Catenaa, Tuesday, March 03, 2026-Scientists at Lawrence Berkeley National Laboratory and the University of California, Berkeley, have completed a record-scale simulation of a quantum microchip, capturing unprecedented physical detail to refine next-generation quantum hardware designs.
The project used over 7,000 NVIDIA GPUs on the DOE’s Perlmutter supercomputer for 24 hours, modeling a multi-layered chip measuring just 10 millimeters square with etchings one micron wide.
The team employed ARTEMIS, an exascale modeling platform, to simulate electromagnetic behavior, signal coupling, and qubit interactions at the physical level.
Unlike conventional “black box” simulations, the researchers accounted for chip material, wiring layout, resonator shape, and nonlinear effects over more than 11 billion grid cells, enabling evaluation of three circuit configurations in a single day.
Simulating chips before fabrication allows early identification of design flaws, improving reliability and reducing costly iterations.
The model also mimicked lab conditions, showing how qubits communicate with each other and the broader quantum circuit. Researchers plan additional simulations to quantify spectral behavior and benchmark frequency-domain responses against future physical chips.

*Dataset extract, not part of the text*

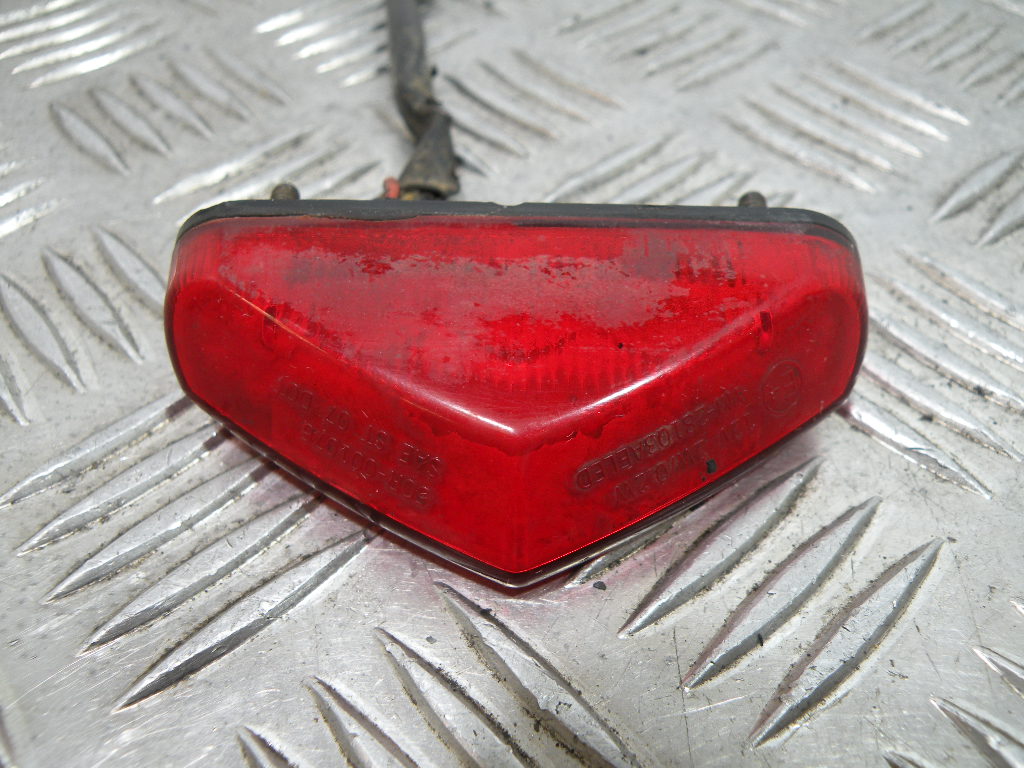 Feu arrière YAMAHA 125 DTR 2T -2003-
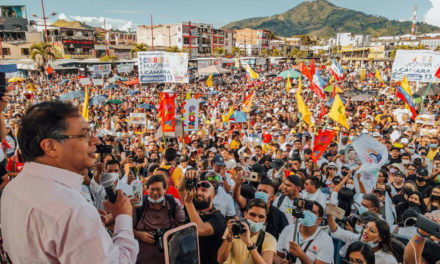 Multitudes en Colombia siguen a Pacto Histórico en campaña electoral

The collaboration leveraged expertise across Berkeley Lab’s Applied Mathematics and Computational Research Division, the Quantum Systems Accelerator, the Advanced Quantum Testbed, and NERSC staff, combining massive computational resources with specialized knowledge.
Scientists say this approach provides one-of-a-kind insights into quantum hardware performance, accelerating the development of more powerful and precise quantum chips.
This breakthrough establishes a foundation for simulating increasingly complex quantum devices, potentially transforming quantum research and hardware design workflows.